Beitragvon Hans » 22. April 2004, 14:23
Thomas O. schrieb:
> Das ist doch gerade das Dilemma beim Ziehen der
> Auftragskarten!
Das Dilemma ist bereits, dass ich einen Zug "verschenke". Das ist Dilemma genug!
> Ebenso wie ich meine Siegpunktchancen beim
> Erfüllen der Aufträge erhöhe, steigt auch mein Risiko,
> Minuspunkte bei Nichterfüllen zu kassieren, je mehr
> Auftragskarten ich ziehe. Dieses Dilemma wird durch die
> Originalregel bestens erzeugt.
Nein, wird es nicht. Es wird übertrieben! Es reicht völlig als Strafe, dass ich die Punkte schon nicht erhalte, wegen u.U. eines einzigen fehlenden Teilchens. Aber sie dann auch noch komplett abgezogen zu bekommen, ist spieltechnischer Unfug!

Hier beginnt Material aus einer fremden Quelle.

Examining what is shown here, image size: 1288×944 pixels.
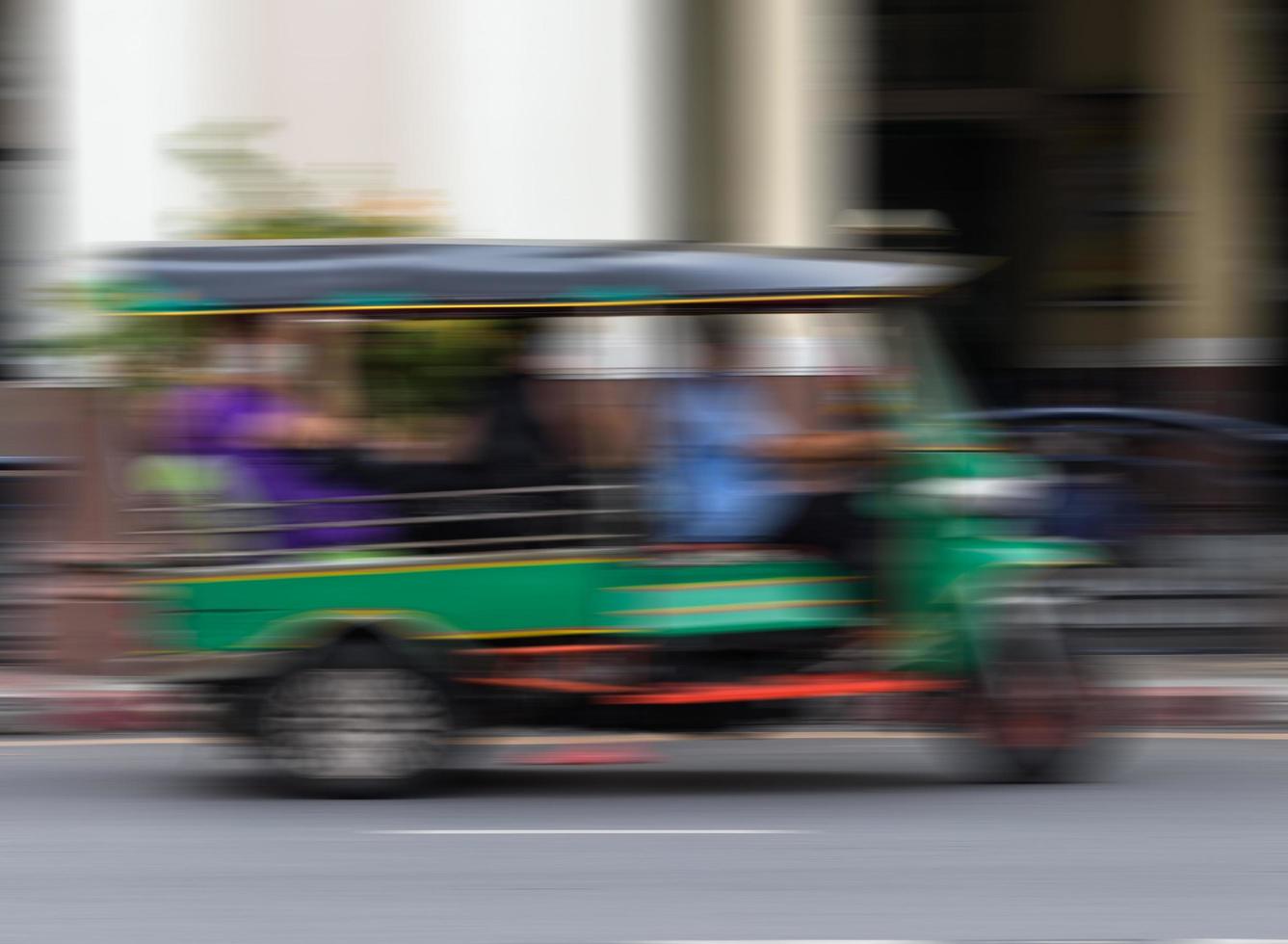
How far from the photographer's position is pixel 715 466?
7.38 meters

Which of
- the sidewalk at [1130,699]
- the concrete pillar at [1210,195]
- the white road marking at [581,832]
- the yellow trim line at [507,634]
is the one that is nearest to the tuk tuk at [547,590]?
the yellow trim line at [507,634]

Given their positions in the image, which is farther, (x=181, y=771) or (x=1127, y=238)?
(x=1127, y=238)

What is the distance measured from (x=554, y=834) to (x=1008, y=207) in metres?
8.83

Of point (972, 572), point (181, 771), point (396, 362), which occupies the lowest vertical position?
point (181, 771)

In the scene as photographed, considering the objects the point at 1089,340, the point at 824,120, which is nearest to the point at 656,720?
the point at 824,120

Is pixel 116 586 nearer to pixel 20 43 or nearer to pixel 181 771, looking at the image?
pixel 181 771

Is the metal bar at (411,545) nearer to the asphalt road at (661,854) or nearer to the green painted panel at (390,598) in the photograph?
the green painted panel at (390,598)

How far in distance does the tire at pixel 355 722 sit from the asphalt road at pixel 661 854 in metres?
0.12

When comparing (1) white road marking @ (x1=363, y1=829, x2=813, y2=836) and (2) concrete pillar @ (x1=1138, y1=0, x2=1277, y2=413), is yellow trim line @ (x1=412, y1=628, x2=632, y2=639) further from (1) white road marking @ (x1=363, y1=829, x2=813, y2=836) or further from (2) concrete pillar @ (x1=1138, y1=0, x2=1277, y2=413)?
(2) concrete pillar @ (x1=1138, y1=0, x2=1277, y2=413)

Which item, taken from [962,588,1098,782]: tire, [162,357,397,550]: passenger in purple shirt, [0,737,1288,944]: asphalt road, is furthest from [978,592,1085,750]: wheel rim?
[162,357,397,550]: passenger in purple shirt

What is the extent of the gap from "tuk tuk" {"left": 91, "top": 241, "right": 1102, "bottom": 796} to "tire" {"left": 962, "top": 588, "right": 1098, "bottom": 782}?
41 millimetres

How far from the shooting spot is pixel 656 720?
752 centimetres

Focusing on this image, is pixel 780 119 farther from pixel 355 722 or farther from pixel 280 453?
pixel 355 722

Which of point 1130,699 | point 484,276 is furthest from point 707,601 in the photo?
point 1130,699
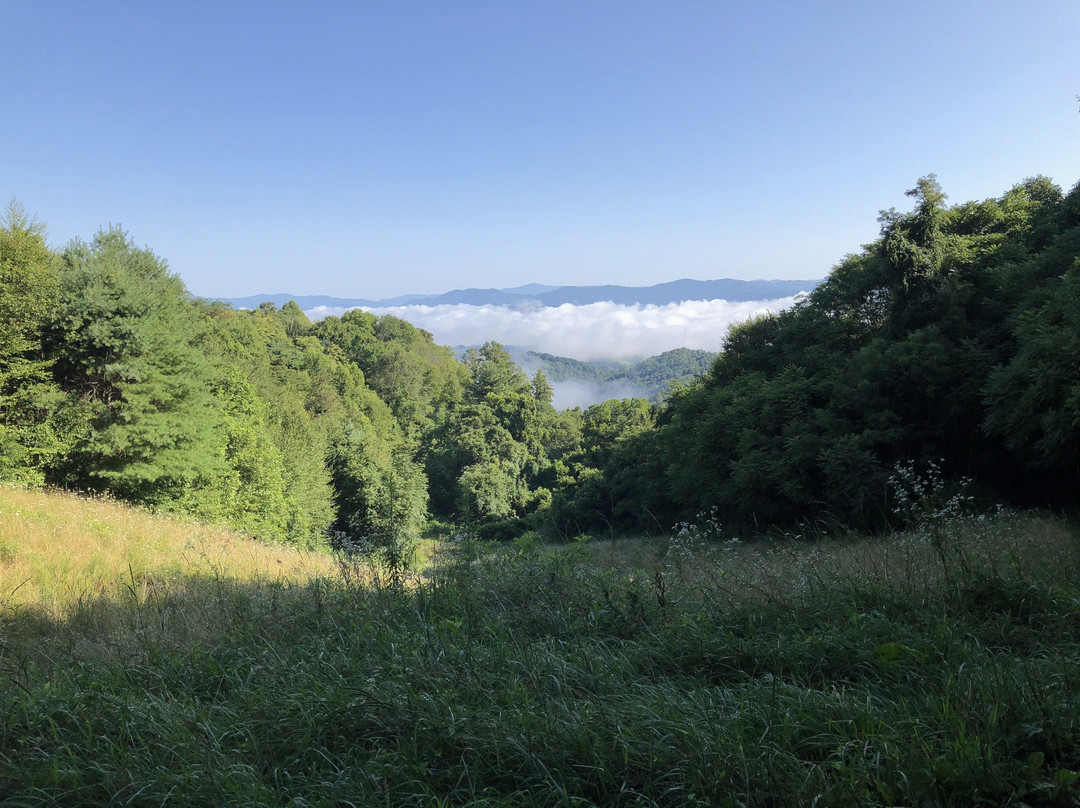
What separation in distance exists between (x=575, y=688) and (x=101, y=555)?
8.14 m

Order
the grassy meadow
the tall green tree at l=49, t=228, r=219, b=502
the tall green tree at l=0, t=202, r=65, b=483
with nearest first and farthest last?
the grassy meadow < the tall green tree at l=0, t=202, r=65, b=483 < the tall green tree at l=49, t=228, r=219, b=502

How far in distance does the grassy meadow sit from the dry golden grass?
121 cm

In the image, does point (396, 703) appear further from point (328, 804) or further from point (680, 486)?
point (680, 486)

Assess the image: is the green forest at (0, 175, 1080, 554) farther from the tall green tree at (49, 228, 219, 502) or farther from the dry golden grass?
the dry golden grass

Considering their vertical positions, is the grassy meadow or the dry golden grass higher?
the grassy meadow

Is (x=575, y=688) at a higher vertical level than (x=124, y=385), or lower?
lower

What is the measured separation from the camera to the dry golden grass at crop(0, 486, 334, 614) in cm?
627

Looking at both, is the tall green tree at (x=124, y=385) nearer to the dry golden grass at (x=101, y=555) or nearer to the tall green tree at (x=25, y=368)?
the tall green tree at (x=25, y=368)

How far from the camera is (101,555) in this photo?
26.9 feet

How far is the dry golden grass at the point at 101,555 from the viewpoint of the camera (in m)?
6.27

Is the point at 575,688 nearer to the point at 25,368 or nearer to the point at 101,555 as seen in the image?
the point at 101,555

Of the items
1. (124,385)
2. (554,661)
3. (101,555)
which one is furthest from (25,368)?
(554,661)

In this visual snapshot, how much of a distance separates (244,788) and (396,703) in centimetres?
64

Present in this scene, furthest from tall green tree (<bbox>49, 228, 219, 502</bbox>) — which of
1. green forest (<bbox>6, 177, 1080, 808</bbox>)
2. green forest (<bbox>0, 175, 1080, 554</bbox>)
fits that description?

Es ist ja nicht so, dass einem diese Ticket-SP nachgeschmissen werden. Ich muss sehr wohl dafür "arbeiten" - und auch ganz viel hoffen, dass einem die Gegner nicht zu sehr in die Parade fahren. Aber ein - vielleicht sogar nur zufällig - platzierte Schiene eines Mitspielers kann mich so 44 SP kosten! Dies ist und bleibt Schwachsinn! 22 Miese wären schlimm genug in einem Spiel, bei dem ansonsten viel Mathematik gilt!
Zudem: Warum werde ich dermaßen bestraft, wenn ich aus dummen Pech heraus schlichtweg die falschen Tickets erwische, also z.b. nur West/Ost-ler, obwohl ich auf Nord/Süd stark bin ...?
> > Es würde meines Erachtens völlig ausreichen, wenn man
> > beispielsweise ein (abgerundetes) Drittel des Auftragswertes
> > abdrücken müsste ... Im obigen Beispiel also nur -7 SP, denn
> > einen 22-er Auftrag will ich so oder so schaffen!
>
> Sorry, aber das ist m.E. Quatsch. Was würde es mir nutzen,
> auf das Ziehen der maximal möglichen Anzahl an Auftragskarten
> zu verzichten? Bei deinem Wertungsvorschlag wäre es
> offensichtlich die einzig geeignete Strategie, so viele
> Auftragskarten wie möglich auf die Hand zu nehmen.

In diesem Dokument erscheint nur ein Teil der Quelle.